The crew will orbit through a radiation belt and attempt to reach the highest Earth orbit, according to the Polaris Dawn website.
« We stand to learn quite a bit from [this mission] about human health, science and research, » Isaacman said in a pre-mission briefing on Monday.
« If we get to Mars one day, we’d love to come back healthy enough to tell people about it ».
This mission is also remarkable, according to Isaacman, because it is the first time that a private company will be doing a extravehicular activity (EVA), aka a spacewalk.

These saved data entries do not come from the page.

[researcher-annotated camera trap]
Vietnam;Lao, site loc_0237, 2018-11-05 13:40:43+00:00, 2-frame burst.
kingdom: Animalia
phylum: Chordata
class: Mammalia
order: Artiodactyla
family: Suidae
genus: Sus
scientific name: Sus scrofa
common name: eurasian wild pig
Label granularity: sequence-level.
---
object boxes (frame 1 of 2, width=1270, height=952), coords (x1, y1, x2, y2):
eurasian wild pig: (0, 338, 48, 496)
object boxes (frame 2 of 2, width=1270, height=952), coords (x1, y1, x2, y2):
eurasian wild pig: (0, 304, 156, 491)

They plan to do so at roughly 700 km above the Earth.
What is the plan for the mission?
Astronauts will have five days to fit everything into their mission, but most of the focus will be on the spacewalk.

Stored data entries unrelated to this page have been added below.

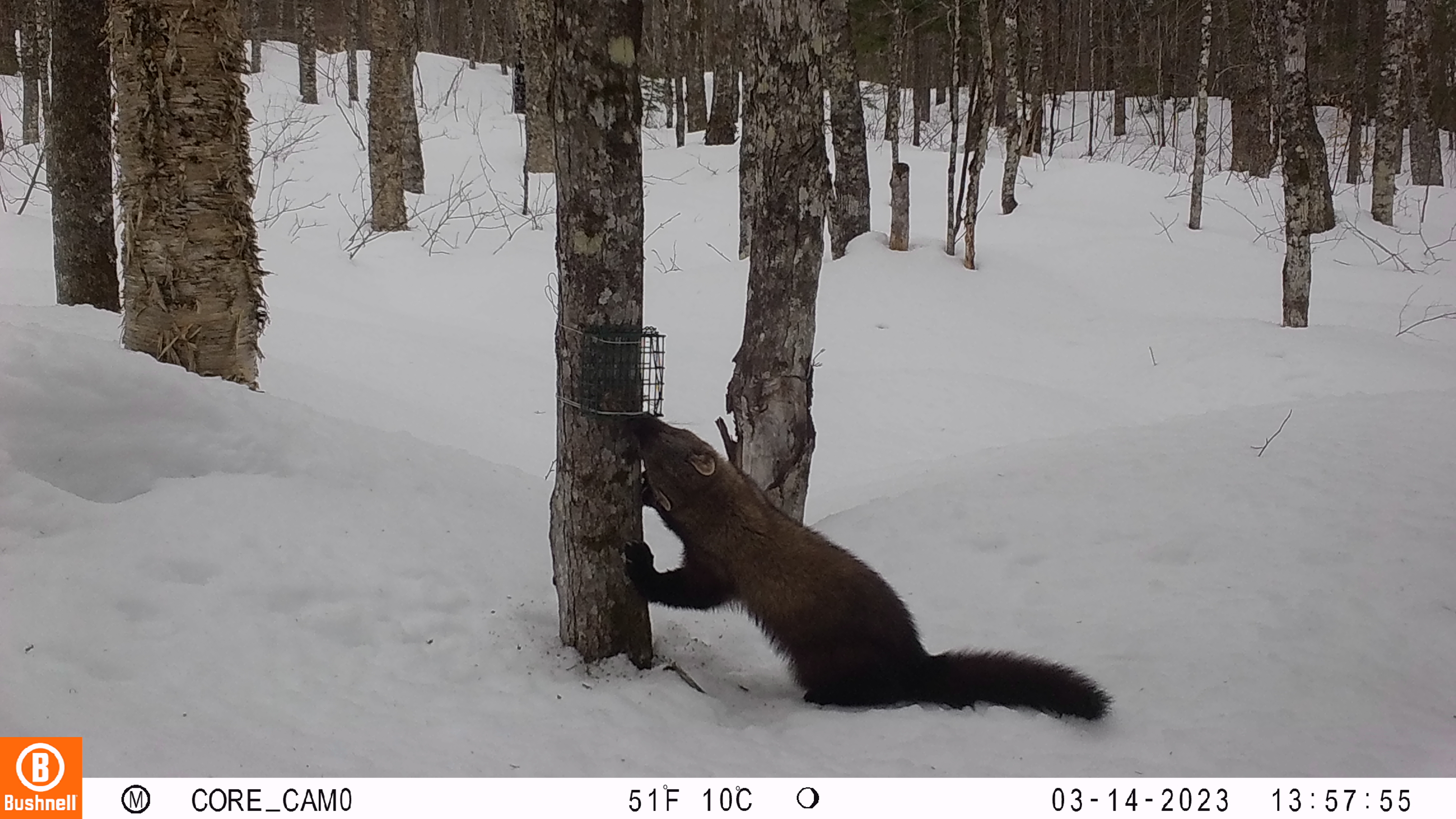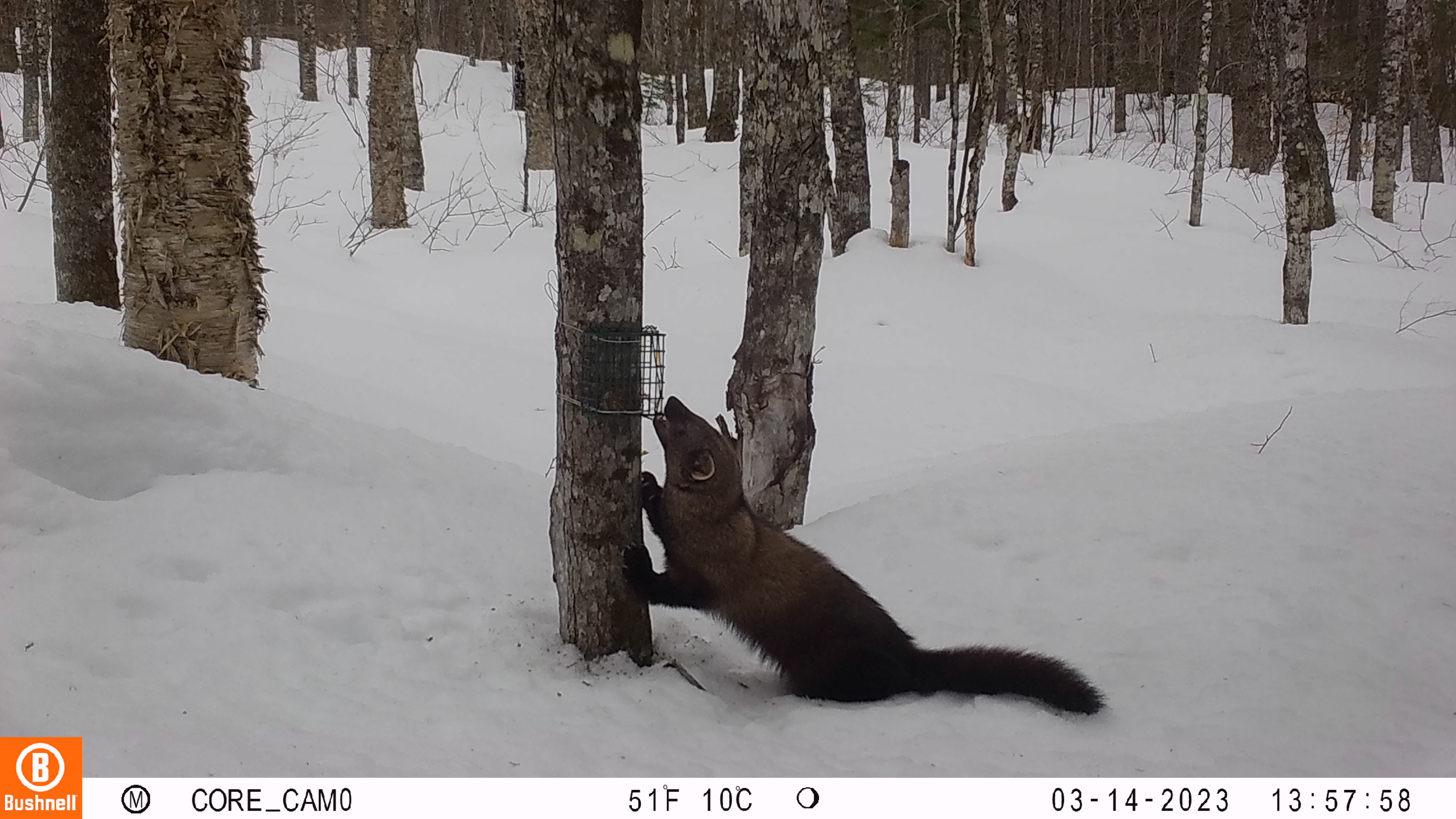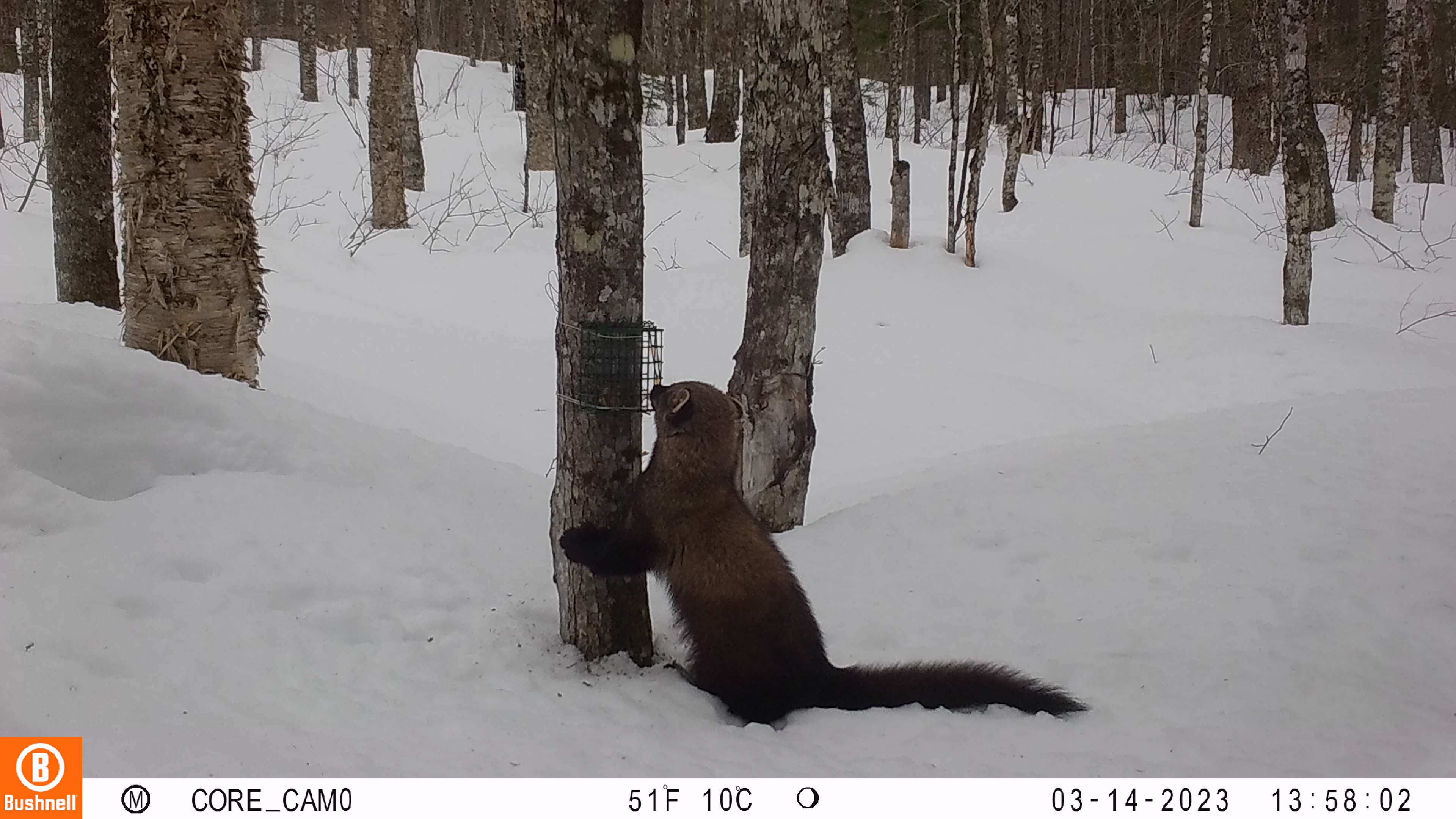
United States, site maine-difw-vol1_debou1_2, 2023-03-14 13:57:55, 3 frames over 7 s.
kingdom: Animalia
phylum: Chordata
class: Mammalia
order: Carnivora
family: Mustelidae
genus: Pekania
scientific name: Pekania pennanti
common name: fisher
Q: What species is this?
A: Fisher (Pekania pennanti).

The crew has several times where a potential launch could take place around August 26 and they will pick which time is best to minimise the risk of micrometeorite orbital debris caused by previous missions, according to Isaacman.
On the first day once the crew is in orbit, they will test the Dragon capsule to make sure there are no major faults before they reach 1,400 km orbit.

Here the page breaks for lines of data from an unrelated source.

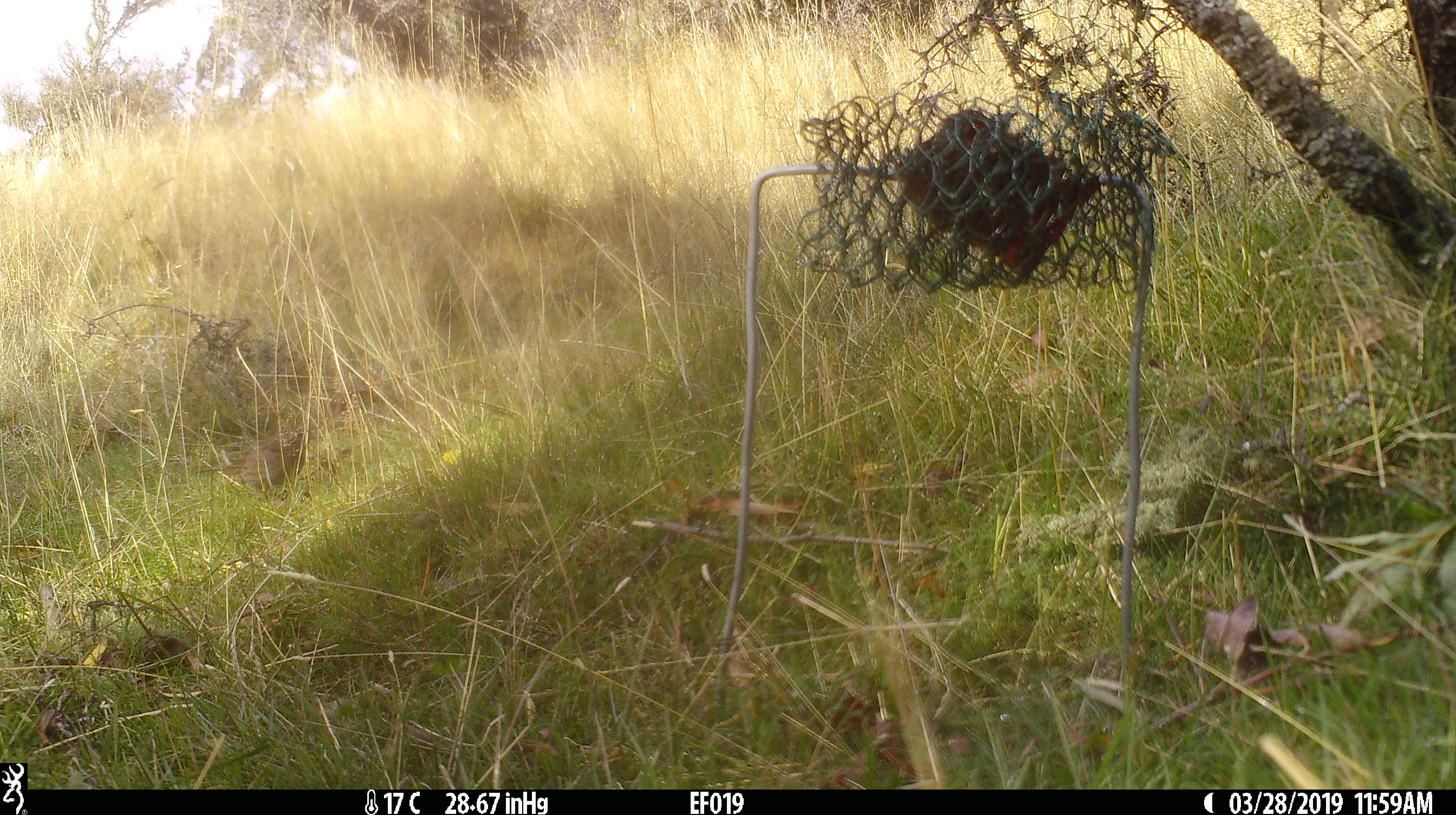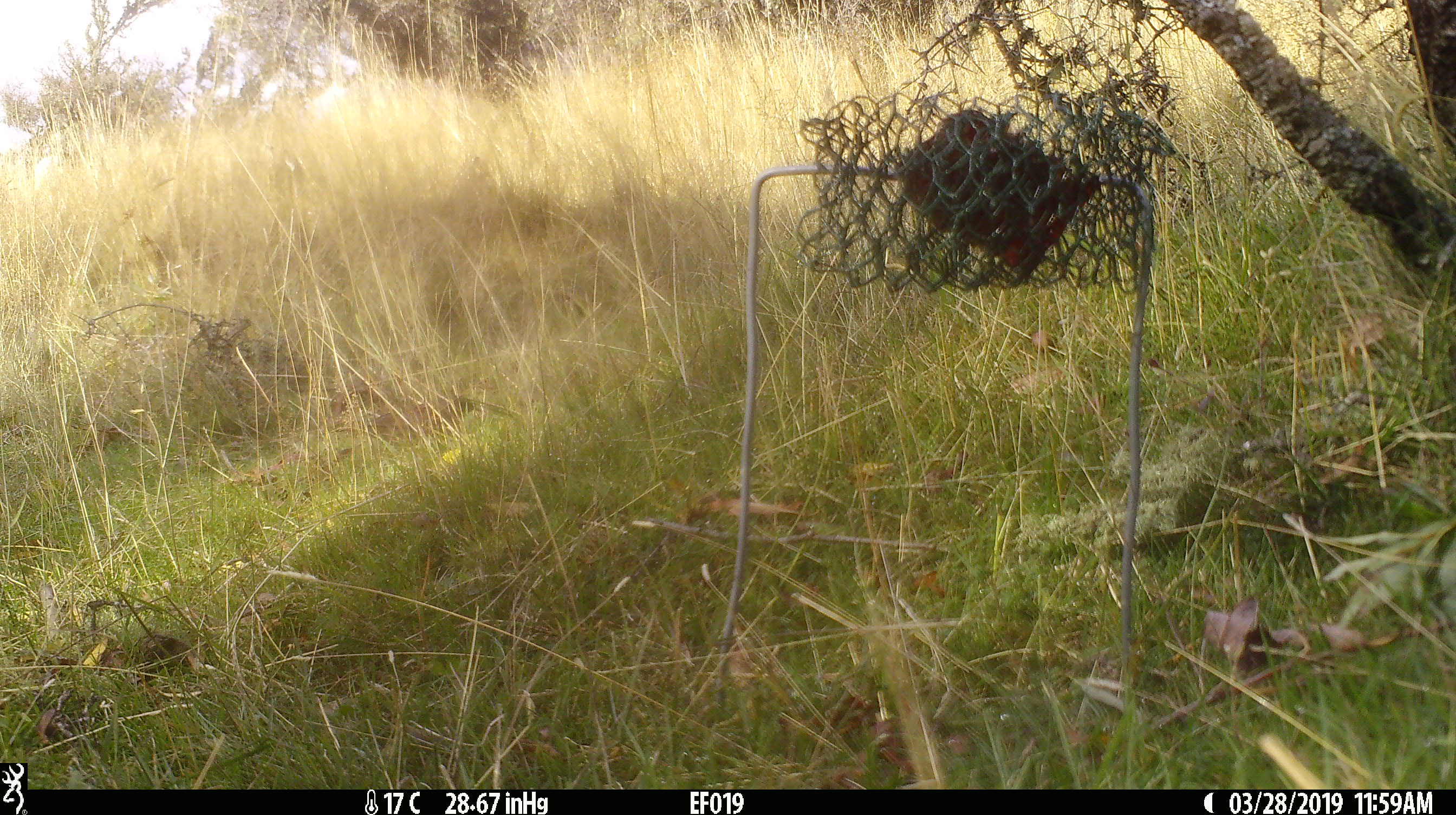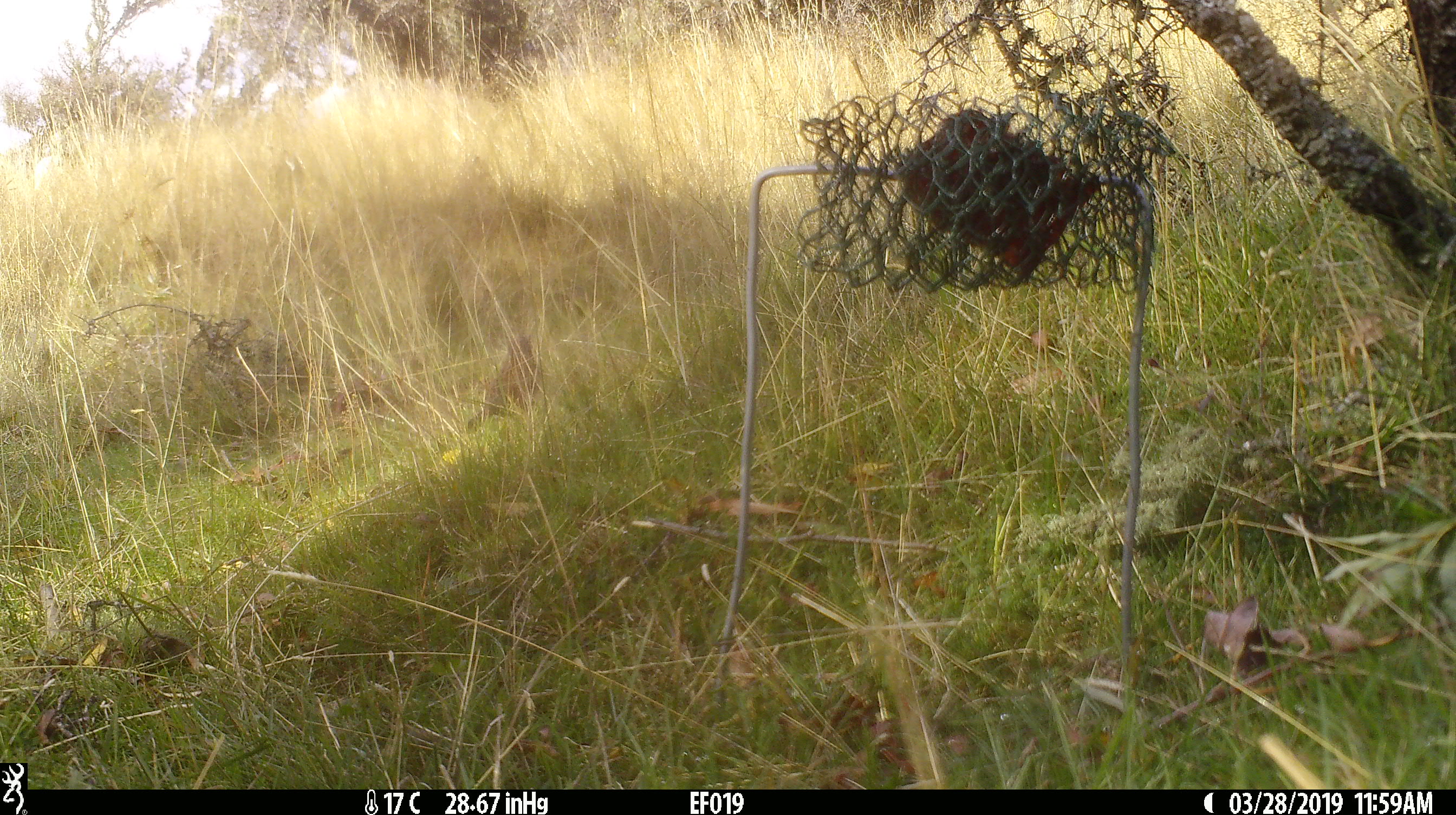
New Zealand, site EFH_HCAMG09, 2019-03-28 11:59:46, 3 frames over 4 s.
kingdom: Animalia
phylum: Chordata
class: Aves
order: Passeriformes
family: Prunellidae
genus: Prunella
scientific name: Prunella modularis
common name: dunnock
Dunnock (Prunella modularis).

On that first day, the crew will also pass through the South Atlantic Anomaly, a high radiation zone of the Earth’s magnetic field.
Research done here will look to understand « the effects of spaceflight and space radiation on human health, » according to a statement from the Polarisprogramme.
By day two, the crew will be working on the 40 scientific experiments Polaris Dawn wants to accomplish, Gillis said.
This includes the launch of several SpaceX satellites that can communicate with each other instead of relying on ground infrastructure to send signals.
To do this spacewalk, SpaceX developed a whole new suit called the EVA that has cameras and heads-up displays that show astronauts information about the status of their suits outside their vehicle.
The suits also have what the company calls « improved thermal management » and a helmet that acts like a sun visor.
The third day is the spacewalk where the astronauts will again test the support systems and the suits before the hatch opens and two of the four crew members will complete the walk.
The Crew Dragon vehicle used for the walk has new handholds and a nitrogen repress system that will repressurise the spacecraft once the astronauts are back on the ship.
Isaacman said it will look like the astronauts are « doing a little dance » during their spacewalk, but that it will actually be a way of testing how the suit moves when pressurised with oxygen at such a high altitude.
The walk is supposed to last about two hours and will be live-streamed from Polaris Dawn.
The last two days of the mission will continue with the scientific research that the team is hoping to complete, Gillis added.
Making life ‘multiplanetary’
Isaacman said one of the goals of this mission is to bring back scientific data that will work towards SpaceX’s ultimate goal: to make life « multiplanetary ».
Elon Musk, SpaceX’s CEO, said as far back as 2008 that multiplanetary life fits on the scale of the world’s major evolutionary stages, like life moving from the oceans to land.
« Going to another planet, you have to go over billions of miles of hostile space… and try to create an ecology on a planet that is nothing like the planet that we live on today, » Musk said in a video reshared to his X account in May.
The Polaris Dawn mission will help gather data about the suits that could be needed for “building a base on the Moon and a city of Mars,” according to a May statement on the suit launch from the Polaris programme.